* Study questions *
1. According to the piece on Booker Prize winners and misses, which novel won the Booker in 1995?
2. Write the next part of the piece on Booker Prize winners and misses, starting after its last sentence.

* Text for analysis *

◆ ◆ ◆

The Unconsoled (1995) Kazuo Ishiguro. Likewise no Booker nomination. 1995 went to The Ghost Road by Pat Barker

Midnight’s Children (1981) Salman Rushdie. Winner 1981 Booker.

(tied for 8th) The Remains of the Day (1989) Kazuo Ishiguro. Winner 1989 Booker; and Amongst Women (1990) John McGahern. Short-listed for the Booker.

That They May Face the Rising Sun (2001) John McGahern. No Booker nomination.

So out of ten books, only three were Booker winners and three others received nominations. If, like all prizes, Booker juries are trying to anticipate what will stand the test of time I suppose that isn’t bad, but it does suggest some serious misses, and gaffes.

In 1980 both Anthony Burgess and William Golding were literary superstars. It is often suggested that the competition of this year is what really put the Bookers on the map and moved it from just another prize to the forefront of international prizes in English. You will note from the above list of 10 books that the Burgess makes number 3 and the Golding doesn’t appear at all, though it won the 1980 Booker.

Here’s the Dust jacket synopsis:Earthly Powers is Anthony Burgess’s supreme achievement as a novelist. An enthralling, epic narrative that spans six decades of history, that spotlights some of the most vivid events and characters of the twentieth century, it is a novel about the nature and the origins of evil.

“As told by the central character himself, a distinguished British writer in his eighties, Earthly Powers is the life of Kenneth Marchal Toomey – from the First World War to the final years of sun-drenched idleness in Malta. A homosexual unable to reconcile his nature with the teachings of the Church, Toomey opted as a young man for a life of loneliness and exile – first in the Paris of James Joyce and Ezra Pound and later in Hollywood at the height of its glamour and corruption.

“His travels, his many assignments and, indeed, the affections of his heart, bring him face to face with the most savage manifestation of evil in the modern world; the murder by witchcraft of a beloved friend in Malaya; the brutalities of Mussolini’s fascists; a Nazi death camp; mass suicide in the name of love in California. Breathing the stench of Buchenwald, Toomey sees finally that evil comes from man himself, it is inborn; for his brother-in-law Carlo, the saintly but sybaritic priest destined to be Pope, it is a force at large in the world that must be challenged constantly in all its guises.

“Despite the darkness of its theme, Earthly Powers is a rewarding entertainment – full of invention, of dazzling word-play, of humour and compassion, of brilliantly sustained portraits of the famous, the infamous and the unforgettable. It is a magnificent accomplishment by one of the most prodigiously gifted of contemporary writers.”

◆ ◆ ◆

* Collected material *
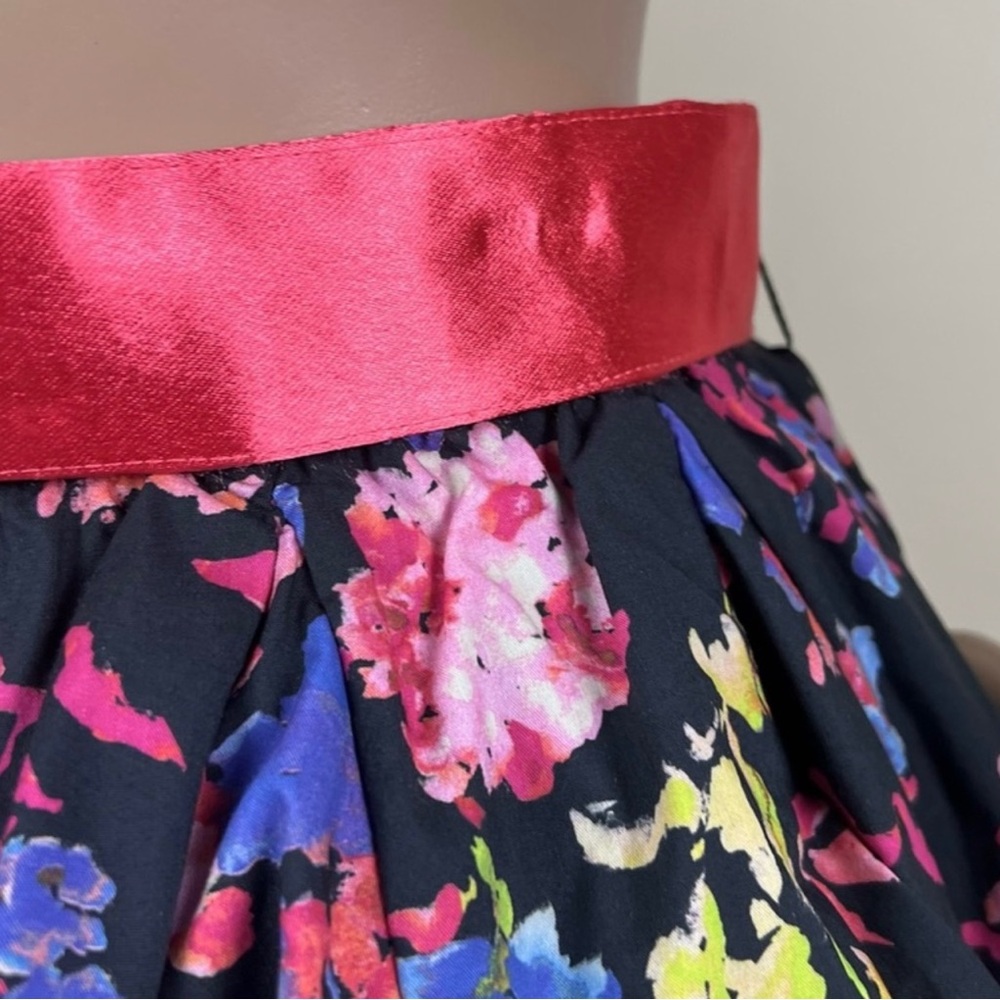NEW CAROLINE CONSTAS FLORAL PRINT MINI SKIRT - Picture 9 of 10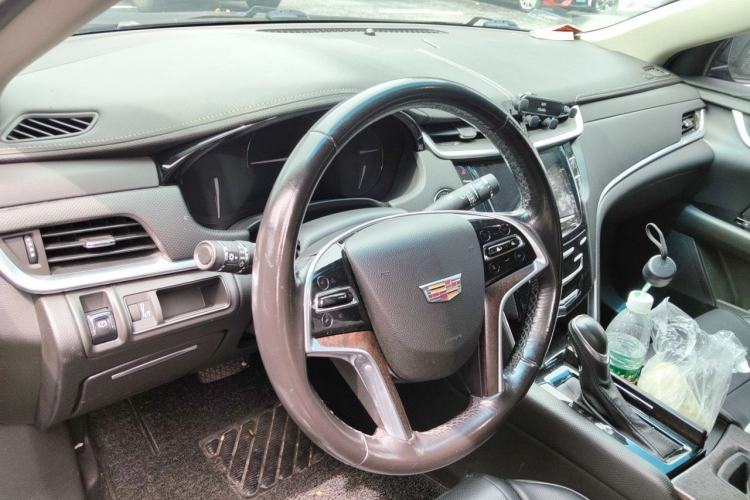 Used Cadillac XTS 2018 28T Tech Edition Center Console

◆ ◆ ◆

* Answers to the problems *
1. The Ghost Road by Pat Barker

2.
The novel begins, “It was the afternoon of my eighty-first birthday, and I was in bed with my catamite when Ali announced that the archbishop had come to see me.” Wow, how’s that for an opener? The only bad writing in this book is the blurb on the book jacket, but it is also absolutely correct. I’ve read a fair amount of Burgess and this is the best. Well, that’s not entirely true about the bad writing—there’s lots of it in the novel, but it’s intentional, for example, this ditty from a musical comedy:

Waking and sleeping

It’s always the same,

Sleeping and waking

I call on your name.

Sleeping I cry,

Waking I sigh,

Knowing there’s no reply.

Or this, from Toomey’s rewrite of the Garden of Eden story (originally the lonely Adam was given a male mate but after the apple business God punished Adam by turning Yeded into the woman Hawwah): “’This.’ And the boy took his lover like a beast, thrusting his empurpled royal greatness into the antrum, without tenderness, with no cooings of love, rather with grunts and howls, his unpared nails drawing blood from breast and belly, and the sky opened for both of them, disclosing in blinding radiance the lineaments of a benedicent numen.”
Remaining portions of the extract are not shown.